Check every line below for the string "vote". Copy the ones that have it.
+++
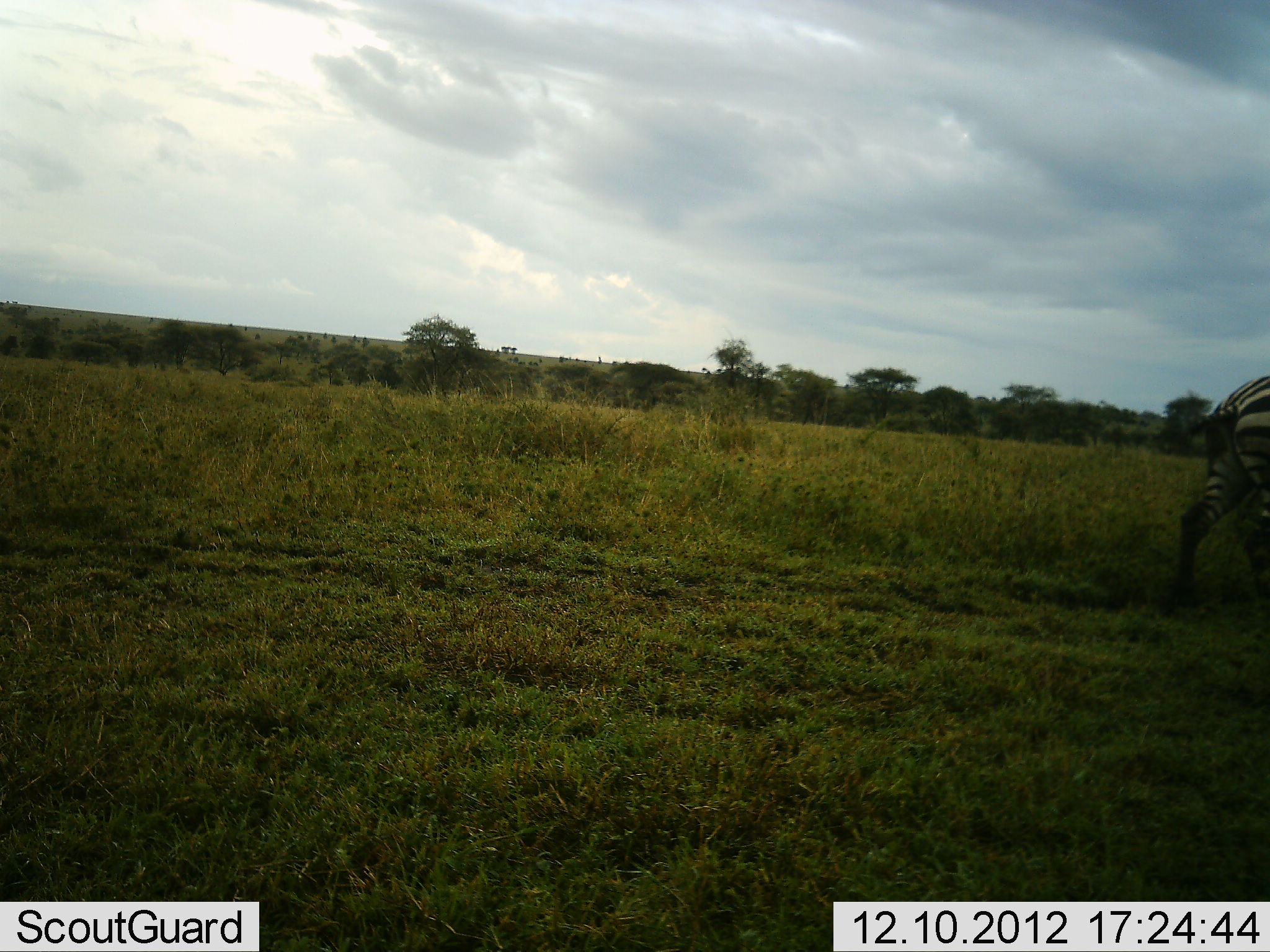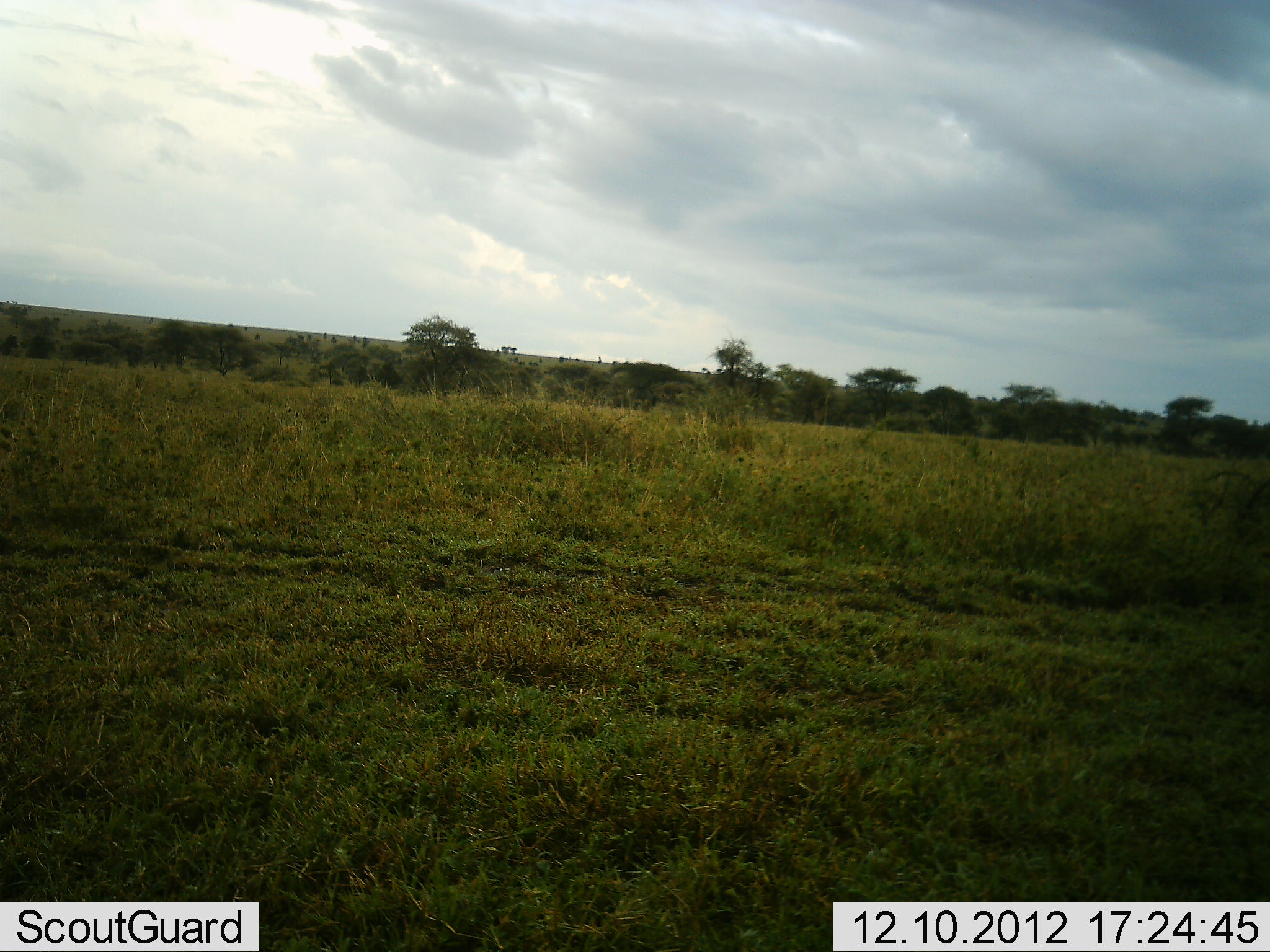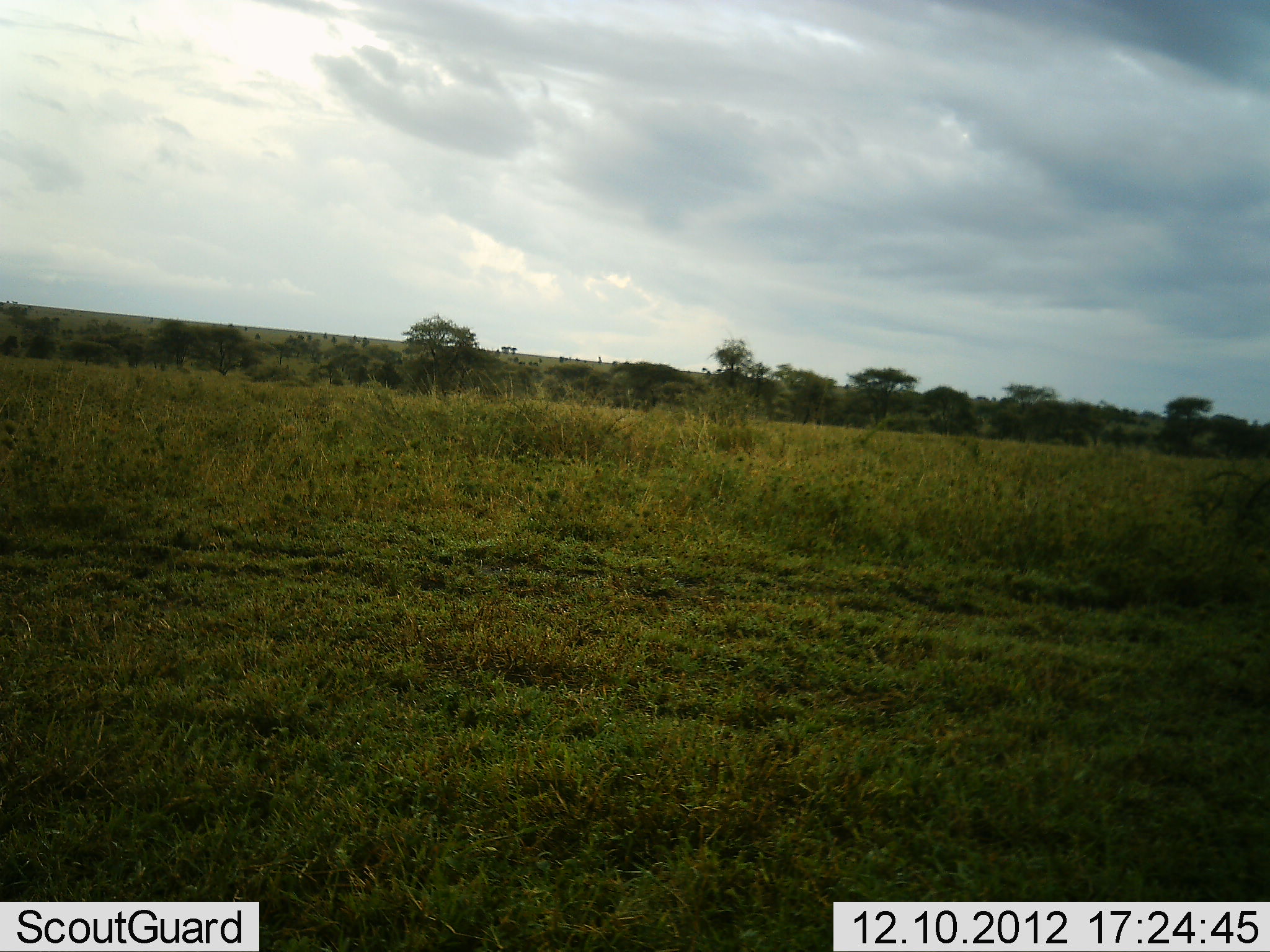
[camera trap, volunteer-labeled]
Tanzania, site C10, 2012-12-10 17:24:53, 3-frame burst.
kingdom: Animalia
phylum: Chordata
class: Mammalia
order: Perissodactyla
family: Equidae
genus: Equus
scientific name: Equus quagga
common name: plains zebra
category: zebra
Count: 1.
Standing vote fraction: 0%.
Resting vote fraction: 0%.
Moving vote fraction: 100%.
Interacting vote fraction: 0%.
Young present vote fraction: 0%.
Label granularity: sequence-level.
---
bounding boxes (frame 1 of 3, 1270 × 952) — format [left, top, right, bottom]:
animal: [1165, 374, 1270, 608]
+++
*REPLY*
Standing vote fraction: 0%.
Resting vote fraction: 0%.
Moving vote fraction: 100%.
Interacting vote fraction: 0%.
Young present vote fraction: 0%.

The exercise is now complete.